Every expert I’ve read agrees that we can’t, at this point, convert the minimum wage to a genuine living wage without truly risking job losses. As I’ve already indicated, job losses caused by a modest increase are a whole other matter.

On the other hand, making up for low wages through the EITC alone would cost the federal government more than what policymakers “would likely countenance,” Greenstein says.

Understatement. We should recall that Republicans didn’t want to extend the expanded version of the EITC that was originally part of the Recovery Act — even though it reduced a potential deterrent to marriage.

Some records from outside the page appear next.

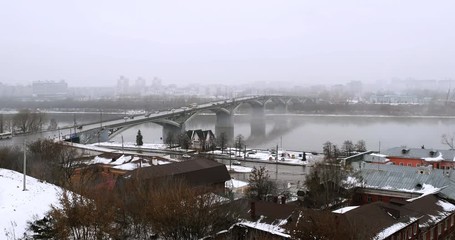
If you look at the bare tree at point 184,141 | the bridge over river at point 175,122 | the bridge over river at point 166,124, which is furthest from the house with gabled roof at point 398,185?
the bridge over river at point 175,122

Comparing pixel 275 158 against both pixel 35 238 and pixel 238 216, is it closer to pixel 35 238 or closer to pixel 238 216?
pixel 238 216

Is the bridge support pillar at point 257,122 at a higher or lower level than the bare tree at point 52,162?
lower

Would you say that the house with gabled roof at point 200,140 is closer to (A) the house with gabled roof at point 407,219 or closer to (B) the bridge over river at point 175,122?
(B) the bridge over river at point 175,122

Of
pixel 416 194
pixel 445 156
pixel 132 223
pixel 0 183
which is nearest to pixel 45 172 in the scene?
pixel 0 183

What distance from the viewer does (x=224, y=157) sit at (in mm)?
21734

Would they now expand it to give childless workers more than a pittance — enough so that, at the very least, those who are single wouldn’t owe any federal income tax if they earned the minimum wage?

In short, we should be very wary of the notion that some unspecified improvements in the EITC trump the President’s proposed minimum wage increase.

We know that certain businesses interests might prefer it because, as Rortybomb blogger Mike Konczal says, the EITC partially subsidizes employers by enabling them to pay rock-bottom wages.

But the either/or framing is, in many cases, just a way to seem concerned about working people in poverty while helping to ensure they remain as poor as they are.

In others it’s a failure to grasp — or perhaps care about — the real-world political consequences.